Cuando con tus propias manos y un buen cuchillo limpias un pescado para cocinarlo, normalmente desechas la entraña del animal. Ese oscuro tránsito manchado de heces. Te quedas con la carne magra, que es lo que hay alrededor de la entraña. Pero el bicho respira, late y digiere a través de sus entrañas, que a veces no son más que huecos. Huecos para respirar, huecos para digerir. Intestinos, pulmones, estómago. Vivimos gracias a esos huecos. Lo esencial es un hueco, un vacío. Es nada. De esa nada se nutre lo adjetivo, que es lo que vemos.
Un texto escrito, un libro, es como un pescado. Durante siglos hemos pensado que los textos tenían una entraña que desentrañar: el significado. Sin embargo, los lectores se han hecho mayores. Han perdido la ingenuidad. Ahora saben que el centro del pescado no es algo claro. Es, también, un hueco.
Un ejemplo cualquiera: la pieza teatral The Caretaker, de Harold Pinter. Uno de los personajes es Aston, un joven que ha sido sometido a electrochoque. Él mismo nos lo cuenta: dice que antes solía hablar mucho, y había gente que lo escuchaba. Pero tenía alucinaciones. Aunque no está seguro de que fueran alucinaciones... Veía, de repente, las cosas muy claras. Y se las decía a sus amigos. Era un hombre auténtico, que decía su verdad. Pero alguien debió de comentar algo, aunque él no lo sabe... Alguna mentira. La mentira se propagó y la gente empezó a mostrarse rara. Un día se lo llevaron a un hospital. Su madre firmó un papel dando permiso para los electrochoques. Pinzas en las sienes, descargas eléctricas. Después del tratamiento, sus pensamientos se hicieron lentos. No podía unirlos. No podía escuchar a la gente, ni mirar a izquierda o a derecha. Ya no hablaba tanto como antes. Ya no hablaba.
-------
■ Qué hacer:
(a) En el fragmento sobre el pescado y los textos, ¿quién firmó el papel que permitía aplicar los electrochoques a Aston?
(b) Prolonga el fragmento sobre el pescado y los textos a partir de su última frase.
Los datos no intervienen para nada en este trabajo.

■ Datos registrados:
-------
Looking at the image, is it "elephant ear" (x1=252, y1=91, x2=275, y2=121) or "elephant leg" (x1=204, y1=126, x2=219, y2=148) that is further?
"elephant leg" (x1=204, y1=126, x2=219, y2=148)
-------
■ Respuestas:
(a) Su madre.

(b)
En este texto se ve claramente la entraña ausente. La entraña del texto de Pinter es algo que ocurrió en el pasado. Algo de lo que no se dice nada concluyente. Tal vez Aston estaba loco, pero tal vez era un genio. Molestaba a los otros y alguien determinó que necesitaba tratamiento, pero el lector no sabe si eso fue justo o injusto. La locura es eso, algo que molesta y debe ser controlado y reprimido, algo esencial que, precisamente por serlo, debe desecharse. Cualquiera que haya leído, por poner un ejemplo algo tópico, a Leopoldo María Panero, sabe de qué le hablamos. Otro ejemplo, relacionado precisamente con el electrochoque, es el de Ernest Hemingway, que acabó en su suicidio. Michel Foucault, en su Historia de la locura en la época clásica, dice: "Liberado, el loco está ahora al nivel de sí mismo; es decir, ya no puede escapar de su propia verdad; es arrojado a ella, y ella lo confisca por completo... (La locura) tiende a la vez a la verdad del hombre y a la pérdida de esta verdad, y en consecuencia a la verdad de esta verdad." Foucault no es siempre claro, pero deja entrever que la locura es, en nuestra sociedad, la entraña del pescado. Comemos de las otras cosas, pero no tragamos la locura, que es lo que, siendo propio de nosotros mismos, lanzamos a la basura. Aston, en el texto de Pinter, es una persona que ha llegado a su verdad más esencial, y precisamente por eso ha sido excluido.
Lo que distingue hoy en día a los mejores lectores es la intuición de que la entraña de los libros, como la del pescado, está fuera del texto. De que ellos, los lectores, juegan un papel activo: soñar con la entraña perdida del libro. Ellos saben que leer es, de alguna manera, escribir. Que la escritura solo la terminan ellos. Harold Pinter no nos da la verdad de Aston. La escritura no es dar verdades. La verdad, ese humo que se escapa, vive en la lectura, en sus vacíos, en las grietas que nos abre. El corazón del libro que lees está en tus ojos; en ti, lector. Es él quien te lee a ti. Tú eres su libro.